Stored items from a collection
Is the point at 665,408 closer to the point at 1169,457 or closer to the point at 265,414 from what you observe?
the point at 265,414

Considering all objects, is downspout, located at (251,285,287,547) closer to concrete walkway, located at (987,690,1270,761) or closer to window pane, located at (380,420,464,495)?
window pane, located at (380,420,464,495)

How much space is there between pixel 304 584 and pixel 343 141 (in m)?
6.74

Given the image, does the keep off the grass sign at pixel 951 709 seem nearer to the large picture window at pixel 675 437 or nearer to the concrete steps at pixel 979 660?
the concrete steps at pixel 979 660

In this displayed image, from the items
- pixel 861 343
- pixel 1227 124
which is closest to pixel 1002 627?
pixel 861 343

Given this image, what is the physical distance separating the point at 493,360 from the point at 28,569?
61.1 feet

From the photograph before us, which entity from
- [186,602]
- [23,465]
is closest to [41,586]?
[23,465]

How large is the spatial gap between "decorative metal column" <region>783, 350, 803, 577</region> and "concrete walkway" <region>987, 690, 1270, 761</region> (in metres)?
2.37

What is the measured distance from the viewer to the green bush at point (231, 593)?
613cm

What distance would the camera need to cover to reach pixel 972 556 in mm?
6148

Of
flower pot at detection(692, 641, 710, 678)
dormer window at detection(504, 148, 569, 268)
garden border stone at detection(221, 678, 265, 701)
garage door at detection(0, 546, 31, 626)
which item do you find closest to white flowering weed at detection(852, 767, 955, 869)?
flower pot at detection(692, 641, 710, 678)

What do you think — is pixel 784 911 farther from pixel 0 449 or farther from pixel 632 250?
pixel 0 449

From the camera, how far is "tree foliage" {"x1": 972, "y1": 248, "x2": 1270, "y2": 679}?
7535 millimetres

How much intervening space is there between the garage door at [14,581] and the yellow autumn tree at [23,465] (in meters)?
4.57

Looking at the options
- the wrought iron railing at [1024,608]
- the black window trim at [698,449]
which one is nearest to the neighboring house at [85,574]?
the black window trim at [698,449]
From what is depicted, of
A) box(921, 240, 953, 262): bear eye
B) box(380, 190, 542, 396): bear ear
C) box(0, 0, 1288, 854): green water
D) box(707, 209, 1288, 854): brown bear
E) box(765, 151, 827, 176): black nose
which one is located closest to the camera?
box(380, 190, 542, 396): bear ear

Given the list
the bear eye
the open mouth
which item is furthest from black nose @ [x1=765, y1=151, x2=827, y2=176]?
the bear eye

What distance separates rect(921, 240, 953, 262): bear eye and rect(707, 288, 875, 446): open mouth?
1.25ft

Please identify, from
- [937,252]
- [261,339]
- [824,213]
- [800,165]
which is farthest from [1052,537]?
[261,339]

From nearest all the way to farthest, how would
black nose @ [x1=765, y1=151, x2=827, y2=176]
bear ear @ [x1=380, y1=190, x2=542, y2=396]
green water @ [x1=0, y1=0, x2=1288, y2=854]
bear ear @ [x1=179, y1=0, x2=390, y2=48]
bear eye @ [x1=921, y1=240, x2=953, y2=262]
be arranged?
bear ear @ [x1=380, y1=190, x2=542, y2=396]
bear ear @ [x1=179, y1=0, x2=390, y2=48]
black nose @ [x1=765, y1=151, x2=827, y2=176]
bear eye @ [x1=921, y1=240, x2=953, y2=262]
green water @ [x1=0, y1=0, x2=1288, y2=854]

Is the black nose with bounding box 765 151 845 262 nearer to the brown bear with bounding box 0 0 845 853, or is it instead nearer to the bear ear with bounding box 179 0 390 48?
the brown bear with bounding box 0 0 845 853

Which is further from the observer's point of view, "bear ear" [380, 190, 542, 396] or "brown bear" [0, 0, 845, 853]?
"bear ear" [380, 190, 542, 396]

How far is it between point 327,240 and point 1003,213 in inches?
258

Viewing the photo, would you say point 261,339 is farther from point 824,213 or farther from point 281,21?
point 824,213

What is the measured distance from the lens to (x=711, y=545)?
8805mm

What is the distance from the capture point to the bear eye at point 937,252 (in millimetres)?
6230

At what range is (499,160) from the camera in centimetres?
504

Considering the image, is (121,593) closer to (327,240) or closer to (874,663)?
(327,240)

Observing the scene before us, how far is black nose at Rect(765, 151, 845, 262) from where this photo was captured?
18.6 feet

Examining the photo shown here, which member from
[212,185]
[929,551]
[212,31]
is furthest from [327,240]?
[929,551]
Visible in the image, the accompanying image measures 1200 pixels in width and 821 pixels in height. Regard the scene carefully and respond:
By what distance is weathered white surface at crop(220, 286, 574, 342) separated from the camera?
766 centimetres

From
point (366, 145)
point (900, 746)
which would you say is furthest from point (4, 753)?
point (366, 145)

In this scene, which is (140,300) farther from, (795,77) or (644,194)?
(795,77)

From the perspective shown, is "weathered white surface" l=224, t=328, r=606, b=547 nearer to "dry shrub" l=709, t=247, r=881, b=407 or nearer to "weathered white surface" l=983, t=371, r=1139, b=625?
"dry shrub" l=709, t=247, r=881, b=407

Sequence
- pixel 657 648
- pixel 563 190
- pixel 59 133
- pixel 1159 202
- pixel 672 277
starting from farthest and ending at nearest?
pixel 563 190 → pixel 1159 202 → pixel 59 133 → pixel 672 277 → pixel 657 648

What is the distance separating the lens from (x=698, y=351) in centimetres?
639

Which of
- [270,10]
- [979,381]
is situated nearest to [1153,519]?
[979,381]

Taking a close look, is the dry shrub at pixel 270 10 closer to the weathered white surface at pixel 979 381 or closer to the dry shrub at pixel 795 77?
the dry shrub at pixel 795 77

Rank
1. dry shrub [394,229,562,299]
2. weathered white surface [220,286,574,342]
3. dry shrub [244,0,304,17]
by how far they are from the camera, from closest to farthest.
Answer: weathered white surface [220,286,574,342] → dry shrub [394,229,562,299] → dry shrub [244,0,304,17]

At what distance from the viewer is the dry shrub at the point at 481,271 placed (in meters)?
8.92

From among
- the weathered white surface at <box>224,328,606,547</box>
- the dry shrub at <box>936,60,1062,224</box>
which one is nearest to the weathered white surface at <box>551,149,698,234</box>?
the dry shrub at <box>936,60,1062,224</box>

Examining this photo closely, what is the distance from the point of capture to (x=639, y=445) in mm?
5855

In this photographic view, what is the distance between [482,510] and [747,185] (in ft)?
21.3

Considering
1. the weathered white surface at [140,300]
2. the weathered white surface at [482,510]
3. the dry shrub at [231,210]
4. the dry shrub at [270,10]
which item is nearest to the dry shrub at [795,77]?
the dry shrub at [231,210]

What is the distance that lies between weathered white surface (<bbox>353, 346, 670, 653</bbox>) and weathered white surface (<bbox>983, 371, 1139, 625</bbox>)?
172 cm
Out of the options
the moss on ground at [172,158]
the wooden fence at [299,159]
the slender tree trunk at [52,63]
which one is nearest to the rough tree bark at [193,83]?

The request.
Extract the whole listing, character for character.

Task result.
Is the point at 665,408 closer to the point at 1169,457 or closer to the point at 265,414 from what you observe?
the point at 265,414

Considering all objects, is downspout, located at (251,285,287,547) closer to concrete walkway, located at (987,690,1270,761) or closer to window pane, located at (380,420,464,495)?
window pane, located at (380,420,464,495)

How much space is there between pixel 304 584 and pixel 343 141 (in m)?
6.74

Given the image, does the keep off the grass sign at pixel 951 709 seem nearer to the large picture window at pixel 675 437 or nearer to the concrete steps at pixel 979 660?
the concrete steps at pixel 979 660

In this displayed image, from the items
- pixel 861 343
- pixel 1227 124
which is closest to pixel 1002 627?
pixel 861 343

Given this image, what is the physical distance separating the point at 493,360 from the point at 28,569?
61.1 feet

From the photograph before us, which entity from
- [186,602]
- [23,465]
is closest to [41,586]?
[23,465]

How large is the spatial gap between "decorative metal column" <region>783, 350, 803, 577</region> and "concrete walkway" <region>987, 690, 1270, 761</region> (in metres)?
2.37

What is the measured distance from the viewer to the green bush at point (231, 593)?
613cm

What distance would the camera need to cover to reach pixel 972 556 in mm?
6148

Of
flower pot at detection(692, 641, 710, 678)
dormer window at detection(504, 148, 569, 268)
garden border stone at detection(221, 678, 265, 701)
garage door at detection(0, 546, 31, 626)
which item do you find closest to white flowering weed at detection(852, 767, 955, 869)?
flower pot at detection(692, 641, 710, 678)

What do you think — is pixel 784 911 farther from pixel 0 449 or farther from pixel 632 250?
pixel 0 449

From the camera, how far is "tree foliage" {"x1": 972, "y1": 248, "x2": 1270, "y2": 679}?
7535 millimetres

How much intervening space is there between the garage door at [14,581] and the yellow autumn tree at [23,465] (in meters)?
4.57

Looking at the options
- the wrought iron railing at [1024,608]
- the black window trim at [698,449]
which one is nearest to the neighboring house at [85,574]?
the black window trim at [698,449]
From what is depicted, of
A) box(921, 240, 953, 262): bear eye
B) box(380, 190, 542, 396): bear ear
C) box(0, 0, 1288, 854): green water
D) box(707, 209, 1288, 854): brown bear
E) box(765, 151, 827, 176): black nose
which one is located closest to the camera?
box(380, 190, 542, 396): bear ear

Given the list
the bear eye
the open mouth
which item is furthest from black nose @ [x1=765, y1=151, x2=827, y2=176]?
the bear eye

What distance separates rect(921, 240, 953, 262): bear eye and rect(707, 288, 875, 446): open mouth?
1.25ft

Please identify, from
- [937,252]
- [261,339]
- [824,213]
- [800,165]
which is farthest from [1052,537]?
[261,339]

From nearest all the way to farthest, how would
black nose @ [x1=765, y1=151, x2=827, y2=176]
bear ear @ [x1=380, y1=190, x2=542, y2=396]
green water @ [x1=0, y1=0, x2=1288, y2=854]
bear ear @ [x1=179, y1=0, x2=390, y2=48]
bear eye @ [x1=921, y1=240, x2=953, y2=262]
be arranged?
bear ear @ [x1=380, y1=190, x2=542, y2=396]
bear ear @ [x1=179, y1=0, x2=390, y2=48]
black nose @ [x1=765, y1=151, x2=827, y2=176]
bear eye @ [x1=921, y1=240, x2=953, y2=262]
green water @ [x1=0, y1=0, x2=1288, y2=854]

Is the black nose with bounding box 765 151 845 262 nearer to the brown bear with bounding box 0 0 845 853, or is it instead nearer to the bear ear with bounding box 179 0 390 48?
the brown bear with bounding box 0 0 845 853

Which is further from the observer's point of view, "bear ear" [380, 190, 542, 396] or "brown bear" [0, 0, 845, 853]?
"bear ear" [380, 190, 542, 396]

How far is it between point 327,240 and point 1003,213 in inches?
258

Viewing the photo, would you say point 261,339 is farther from point 824,213 or farther from point 281,21?
point 824,213

What is the measured distance from the lens to (x=711, y=545)?
8805mm

What is the distance from the capture point to the bear eye at point 937,252 (in millimetres)?
6230

At what range is (499,160) from the camera in centimetres?
504

Considering the image, is (121,593) closer to (327,240) or closer to (874,663)?
(327,240)

Observing the scene before us, how far is black nose at Rect(765, 151, 845, 262) from where this photo was captured?
18.6 feet

Examining the photo shown here, which member from
[212,185]
[929,551]
[212,31]
is furthest from [327,240]?
[929,551]
Visible in the image, the accompanying image measures 1200 pixels in width and 821 pixels in height. Regard the scene carefully and respond:
By what distance is weathered white surface at crop(220, 286, 574, 342) separated from the camera?
766 centimetres

From
point (366, 145)
point (900, 746)
which would you say is furthest from point (4, 753)?
point (366, 145)

In this scene, which is (140,300) farther from, (795,77) or (644,194)?
(795,77)

From the perspective shown, is "weathered white surface" l=224, t=328, r=606, b=547 nearer to "dry shrub" l=709, t=247, r=881, b=407 or nearer to "weathered white surface" l=983, t=371, r=1139, b=625?
"dry shrub" l=709, t=247, r=881, b=407

Sequence
- pixel 657 648
- pixel 563 190
- pixel 59 133
- pixel 1159 202
- pixel 672 277
starting from farthest and ending at nearest?
pixel 563 190 → pixel 1159 202 → pixel 59 133 → pixel 672 277 → pixel 657 648

What is the distance separating the lens from (x=698, y=351) in centimetres?
639

Which of
- [270,10]
- [979,381]
is situated nearest to [1153,519]?
[979,381]

Taking a close look, is the dry shrub at pixel 270 10 closer to the weathered white surface at pixel 979 381 or closer to the dry shrub at pixel 795 77?
the dry shrub at pixel 795 77

Rank
1. dry shrub [394,229,562,299]
2. weathered white surface [220,286,574,342]
3. dry shrub [244,0,304,17]
by how far they are from the camera, from closest to farthest.
Answer: weathered white surface [220,286,574,342] → dry shrub [394,229,562,299] → dry shrub [244,0,304,17]

At what distance from the viewer is the dry shrub at the point at 481,271 placed (in meters)?
8.92

From among
- the weathered white surface at <box>224,328,606,547</box>
- the dry shrub at <box>936,60,1062,224</box>
which one is nearest to the weathered white surface at <box>551,149,698,234</box>?
the dry shrub at <box>936,60,1062,224</box>

Examining this photo closely, what is the distance from the point of capture to (x=639, y=445) in mm?
5855

In this photographic view, what is the distance between [482,510] and [747,185] (in ft)?
21.3

Considering
1. the weathered white surface at [140,300]
2. the weathered white surface at [482,510]
3. the dry shrub at [231,210]
4. the dry shrub at [270,10]
which item is nearest to the dry shrub at [795,77]?
the dry shrub at [231,210]

What is the distance that lies between weathered white surface (<bbox>353, 346, 670, 653</bbox>) and weathered white surface (<bbox>983, 371, 1139, 625</bbox>)?
172 cm
Out of the options
the moss on ground at [172,158]
the wooden fence at [299,159]
the slender tree trunk at [52,63]
which one is nearest to the rough tree bark at [193,83]?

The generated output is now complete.